How to launch RHEL 6 on Nitro-instance


Yes, it is possible to run RHEL 6 on Nitro-isntances (M5, C5, T3). I have tested this out using AMI: ami-0351faf7328fdb373 (RHEL 6.10 - HVM - Red Hat Provided, ENA: no).


1) First make sure NVMe driver is there and check the driver version using the following command. If the instance has the NVMe driver, the command returns information about the driver.

$ modinfo nvme


2) Install and Enable ENA: https://aws.amazon.com/premiumsupport/knowledge-center/install-ena-driver-rhel-ec2/

A. Update the kernel and reboot the system so that the latest kernel takes effect:

sudo yum upgrade kernel -y && sudo reboot

B. Install the development package for building kernel modules to match the kernel:

sudo yum install kernel-devel-$(uname -r) gcc git patch rpm-build wget -y
cd /usr/src/
sudo wget https://github.com/amzn/amzn-drivers/archive/master.zip
sudo unzip master.zip
cd amzn-drivers-master/kernel/linux/ena
sudo make

C. Copy the module to the modules directory:

sudo cp ena.ko /lib/modules/$(uname -r)/

D. Regenerate the kernel module dependency map files:

sudo depmod

E. Use the modinfo command to confirm that the ENA module is present:

modinfo ena

The modinfo command output shows the ENA driver information.

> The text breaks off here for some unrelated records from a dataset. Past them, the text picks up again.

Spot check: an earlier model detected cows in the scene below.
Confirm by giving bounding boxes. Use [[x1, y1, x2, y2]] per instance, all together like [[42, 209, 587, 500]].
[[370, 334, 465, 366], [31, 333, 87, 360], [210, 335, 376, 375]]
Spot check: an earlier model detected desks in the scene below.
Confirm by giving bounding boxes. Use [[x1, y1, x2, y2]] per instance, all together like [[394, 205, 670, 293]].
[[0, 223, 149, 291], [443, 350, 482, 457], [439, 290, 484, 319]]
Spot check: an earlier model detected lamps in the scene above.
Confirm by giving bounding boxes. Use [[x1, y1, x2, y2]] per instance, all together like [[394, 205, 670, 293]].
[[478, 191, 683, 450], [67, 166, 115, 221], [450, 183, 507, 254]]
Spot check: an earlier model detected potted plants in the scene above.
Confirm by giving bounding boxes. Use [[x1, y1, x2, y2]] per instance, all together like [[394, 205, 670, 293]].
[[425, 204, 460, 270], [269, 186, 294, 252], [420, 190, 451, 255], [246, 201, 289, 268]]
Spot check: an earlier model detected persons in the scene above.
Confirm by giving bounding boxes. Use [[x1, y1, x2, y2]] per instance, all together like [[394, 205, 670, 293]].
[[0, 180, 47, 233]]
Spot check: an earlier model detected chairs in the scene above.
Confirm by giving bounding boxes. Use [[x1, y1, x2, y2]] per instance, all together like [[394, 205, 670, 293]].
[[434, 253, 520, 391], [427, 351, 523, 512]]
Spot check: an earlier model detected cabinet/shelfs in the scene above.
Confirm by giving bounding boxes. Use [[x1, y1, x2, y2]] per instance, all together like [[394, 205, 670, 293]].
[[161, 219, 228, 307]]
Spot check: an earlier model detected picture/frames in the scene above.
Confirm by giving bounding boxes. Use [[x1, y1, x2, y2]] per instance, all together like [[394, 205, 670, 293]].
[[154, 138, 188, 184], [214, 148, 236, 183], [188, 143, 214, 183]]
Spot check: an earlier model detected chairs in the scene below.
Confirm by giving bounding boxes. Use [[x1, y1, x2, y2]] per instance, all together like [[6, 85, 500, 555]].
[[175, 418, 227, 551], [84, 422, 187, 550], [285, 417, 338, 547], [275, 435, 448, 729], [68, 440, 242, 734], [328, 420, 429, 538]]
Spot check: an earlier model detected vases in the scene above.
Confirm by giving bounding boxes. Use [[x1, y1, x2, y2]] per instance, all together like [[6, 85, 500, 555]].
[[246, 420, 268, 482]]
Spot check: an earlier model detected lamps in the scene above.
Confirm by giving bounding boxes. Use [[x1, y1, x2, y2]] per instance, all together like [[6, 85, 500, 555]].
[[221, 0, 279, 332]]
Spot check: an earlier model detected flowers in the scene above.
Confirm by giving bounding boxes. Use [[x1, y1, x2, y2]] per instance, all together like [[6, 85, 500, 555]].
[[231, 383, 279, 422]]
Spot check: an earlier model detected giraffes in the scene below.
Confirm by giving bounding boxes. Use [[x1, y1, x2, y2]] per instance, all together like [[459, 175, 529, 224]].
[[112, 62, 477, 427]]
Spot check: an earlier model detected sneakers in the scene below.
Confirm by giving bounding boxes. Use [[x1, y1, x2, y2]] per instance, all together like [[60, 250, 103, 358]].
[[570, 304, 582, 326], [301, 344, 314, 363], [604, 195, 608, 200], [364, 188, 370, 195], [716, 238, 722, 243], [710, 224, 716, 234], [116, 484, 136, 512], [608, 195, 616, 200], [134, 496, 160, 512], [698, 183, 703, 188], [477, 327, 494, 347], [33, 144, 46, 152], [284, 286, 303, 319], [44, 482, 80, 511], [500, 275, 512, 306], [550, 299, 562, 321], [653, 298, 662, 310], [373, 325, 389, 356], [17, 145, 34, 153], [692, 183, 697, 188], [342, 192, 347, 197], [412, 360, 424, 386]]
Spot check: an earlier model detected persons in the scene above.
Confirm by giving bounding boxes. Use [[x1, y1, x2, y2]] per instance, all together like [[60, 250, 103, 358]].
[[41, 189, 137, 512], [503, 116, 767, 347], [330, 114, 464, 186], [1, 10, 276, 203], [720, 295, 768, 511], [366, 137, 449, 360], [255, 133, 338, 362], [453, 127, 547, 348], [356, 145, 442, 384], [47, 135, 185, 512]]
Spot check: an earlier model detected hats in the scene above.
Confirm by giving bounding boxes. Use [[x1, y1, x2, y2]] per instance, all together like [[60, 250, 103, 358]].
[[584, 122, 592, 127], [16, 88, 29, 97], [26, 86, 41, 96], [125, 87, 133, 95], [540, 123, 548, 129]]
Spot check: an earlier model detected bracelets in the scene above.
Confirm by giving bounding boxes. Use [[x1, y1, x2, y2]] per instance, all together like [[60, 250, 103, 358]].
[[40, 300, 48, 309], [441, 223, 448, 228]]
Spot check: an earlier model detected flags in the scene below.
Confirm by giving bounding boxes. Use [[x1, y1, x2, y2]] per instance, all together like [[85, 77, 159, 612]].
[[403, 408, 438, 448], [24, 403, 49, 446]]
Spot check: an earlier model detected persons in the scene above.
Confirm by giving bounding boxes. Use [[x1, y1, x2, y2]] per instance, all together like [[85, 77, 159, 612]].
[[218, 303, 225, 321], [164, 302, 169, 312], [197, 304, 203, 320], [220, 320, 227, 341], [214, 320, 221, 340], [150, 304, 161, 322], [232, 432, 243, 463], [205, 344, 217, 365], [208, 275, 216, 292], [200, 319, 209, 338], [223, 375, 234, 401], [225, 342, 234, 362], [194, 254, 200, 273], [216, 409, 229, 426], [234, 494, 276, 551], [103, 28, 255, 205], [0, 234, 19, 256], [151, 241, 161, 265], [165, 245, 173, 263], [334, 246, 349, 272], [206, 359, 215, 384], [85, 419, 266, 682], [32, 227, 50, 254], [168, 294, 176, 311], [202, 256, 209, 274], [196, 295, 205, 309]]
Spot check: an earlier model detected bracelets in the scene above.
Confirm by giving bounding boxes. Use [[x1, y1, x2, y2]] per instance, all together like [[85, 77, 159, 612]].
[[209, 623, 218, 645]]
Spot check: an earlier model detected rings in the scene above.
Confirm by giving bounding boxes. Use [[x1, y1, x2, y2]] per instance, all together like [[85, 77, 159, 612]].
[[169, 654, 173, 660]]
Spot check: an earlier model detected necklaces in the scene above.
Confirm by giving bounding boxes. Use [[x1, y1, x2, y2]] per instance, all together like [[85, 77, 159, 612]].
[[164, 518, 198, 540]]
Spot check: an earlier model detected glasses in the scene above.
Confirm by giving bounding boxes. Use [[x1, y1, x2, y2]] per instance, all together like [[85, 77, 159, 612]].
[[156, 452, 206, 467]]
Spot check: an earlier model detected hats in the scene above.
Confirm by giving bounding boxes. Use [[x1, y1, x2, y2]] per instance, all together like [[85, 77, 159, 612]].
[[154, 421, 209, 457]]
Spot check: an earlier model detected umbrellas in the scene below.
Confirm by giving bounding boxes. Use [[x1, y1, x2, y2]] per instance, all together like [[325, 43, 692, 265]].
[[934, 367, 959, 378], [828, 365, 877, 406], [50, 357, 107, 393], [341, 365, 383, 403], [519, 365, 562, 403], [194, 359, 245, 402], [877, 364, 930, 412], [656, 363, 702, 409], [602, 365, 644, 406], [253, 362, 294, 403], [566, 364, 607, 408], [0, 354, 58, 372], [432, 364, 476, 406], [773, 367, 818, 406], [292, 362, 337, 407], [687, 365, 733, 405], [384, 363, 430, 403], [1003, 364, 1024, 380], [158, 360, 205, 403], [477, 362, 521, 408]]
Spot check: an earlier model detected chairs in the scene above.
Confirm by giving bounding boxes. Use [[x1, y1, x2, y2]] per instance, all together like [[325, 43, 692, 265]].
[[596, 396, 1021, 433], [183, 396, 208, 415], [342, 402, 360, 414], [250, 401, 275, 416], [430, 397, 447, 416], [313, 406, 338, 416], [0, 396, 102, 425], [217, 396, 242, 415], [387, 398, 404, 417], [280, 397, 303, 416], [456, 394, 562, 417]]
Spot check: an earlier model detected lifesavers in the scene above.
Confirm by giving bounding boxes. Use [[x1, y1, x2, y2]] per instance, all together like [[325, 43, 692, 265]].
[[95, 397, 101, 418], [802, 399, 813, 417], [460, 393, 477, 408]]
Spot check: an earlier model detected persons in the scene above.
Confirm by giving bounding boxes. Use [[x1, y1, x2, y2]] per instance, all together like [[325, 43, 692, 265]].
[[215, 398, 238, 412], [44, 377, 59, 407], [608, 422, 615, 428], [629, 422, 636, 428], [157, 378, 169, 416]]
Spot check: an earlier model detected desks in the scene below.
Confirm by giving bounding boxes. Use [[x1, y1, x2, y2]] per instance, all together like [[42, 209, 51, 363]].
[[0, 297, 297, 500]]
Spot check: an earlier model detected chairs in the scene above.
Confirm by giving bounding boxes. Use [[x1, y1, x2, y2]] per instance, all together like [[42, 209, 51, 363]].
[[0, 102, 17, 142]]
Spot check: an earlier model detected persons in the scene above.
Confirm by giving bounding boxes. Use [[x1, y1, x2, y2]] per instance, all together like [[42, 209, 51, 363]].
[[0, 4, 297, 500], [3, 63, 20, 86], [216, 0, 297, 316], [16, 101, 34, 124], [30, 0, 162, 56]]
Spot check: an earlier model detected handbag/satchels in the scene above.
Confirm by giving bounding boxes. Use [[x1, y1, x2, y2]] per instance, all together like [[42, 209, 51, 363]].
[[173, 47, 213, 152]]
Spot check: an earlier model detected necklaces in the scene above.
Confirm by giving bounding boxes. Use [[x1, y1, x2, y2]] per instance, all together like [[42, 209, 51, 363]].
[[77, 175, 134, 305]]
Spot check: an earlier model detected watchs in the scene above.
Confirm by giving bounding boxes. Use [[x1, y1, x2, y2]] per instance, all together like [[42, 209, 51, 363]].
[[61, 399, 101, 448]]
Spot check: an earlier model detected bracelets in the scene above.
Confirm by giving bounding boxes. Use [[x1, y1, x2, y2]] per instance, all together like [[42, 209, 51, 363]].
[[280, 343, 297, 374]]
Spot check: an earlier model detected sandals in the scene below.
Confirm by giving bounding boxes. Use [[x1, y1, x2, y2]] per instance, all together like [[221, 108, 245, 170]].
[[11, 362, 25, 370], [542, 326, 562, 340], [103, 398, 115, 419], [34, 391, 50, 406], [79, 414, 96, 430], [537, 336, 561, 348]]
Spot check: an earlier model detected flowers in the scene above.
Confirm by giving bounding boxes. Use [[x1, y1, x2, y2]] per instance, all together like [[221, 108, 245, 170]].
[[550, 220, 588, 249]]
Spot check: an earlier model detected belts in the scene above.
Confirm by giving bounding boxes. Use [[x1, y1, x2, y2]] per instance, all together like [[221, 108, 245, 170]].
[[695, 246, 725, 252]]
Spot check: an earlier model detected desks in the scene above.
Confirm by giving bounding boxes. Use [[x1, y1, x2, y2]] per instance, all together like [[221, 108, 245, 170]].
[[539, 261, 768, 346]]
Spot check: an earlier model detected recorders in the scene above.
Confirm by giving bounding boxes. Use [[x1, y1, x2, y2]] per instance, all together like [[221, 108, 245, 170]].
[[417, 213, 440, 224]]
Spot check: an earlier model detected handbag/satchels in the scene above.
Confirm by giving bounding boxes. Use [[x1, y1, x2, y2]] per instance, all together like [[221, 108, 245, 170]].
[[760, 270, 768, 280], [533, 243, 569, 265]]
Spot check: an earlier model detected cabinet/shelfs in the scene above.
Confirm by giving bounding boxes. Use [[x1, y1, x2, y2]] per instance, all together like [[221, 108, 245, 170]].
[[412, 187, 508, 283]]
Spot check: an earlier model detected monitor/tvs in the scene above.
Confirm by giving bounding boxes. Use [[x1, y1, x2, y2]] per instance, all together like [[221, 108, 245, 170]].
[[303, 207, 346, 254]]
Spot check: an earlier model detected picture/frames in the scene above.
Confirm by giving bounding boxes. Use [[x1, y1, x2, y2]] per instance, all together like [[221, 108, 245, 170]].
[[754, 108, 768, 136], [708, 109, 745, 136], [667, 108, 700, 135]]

Note: The ENA driver version might be newer than 2.2.11g while you compile and install it on your system.

filename:       /lib/modules/2.6.32-754.33.1.el6.x86_64/ena.ko
version:        2.2.11g
license:        GPL
description:    Elastic Network Adapter (ENA)
author:         Amazon.com, Inc. or its affiliates
retpoline:      Y
srcversion:     17C7CD1CEAD3F0ADB3A5E5E
alias:          pci:v00001D0Fd0000EC21sv*sd*bc*sc*i*
alias:          pci:v00001D0Fd0000EC20sv*sd*bc*sc*i*
alias:          pci:v00001D0Fd00001EC2sv*sd*bc*sc*i*
alias:          pci:v00001D0Fd00000EC2sv*sd*bc*sc*i*
alias:          pci:v00001D0Fd00000051sv*sd*bc*sc*i*
depends:        
vermagic:       2.6.32-754.33.1.el6.x86_64 SMP mod_unload modversions 
parm:           debug:Debug level (0=none,...,16=all) (int)
parm:           rx_queue_size:Rx queue size. The size should be a power of 2. Max value is 8K
(int)
parm:           force_large_llq_header:Increases maximum supported header size in LLQ mode to 224  bytes, while reducing the maximum TX queue size by half.
(int)
parm:           num_io_queues:Sets number of RX/TX queues to allocate to device. The maximum value depends on the device and number of online CPUs.
(int)

F. Append net.ifnames=0 to /boot/grub/grub.conf to disable network interface naming:

sudo sed -i '/^kernel/s/$/ net.ifnames=0/' /boot/grub/grub.conf

G. Stop the instance.

H. Enable enhanced network support at the instance level. The following example modifies the instance's attribute from the AWS Command Line Interface (AWS CLI).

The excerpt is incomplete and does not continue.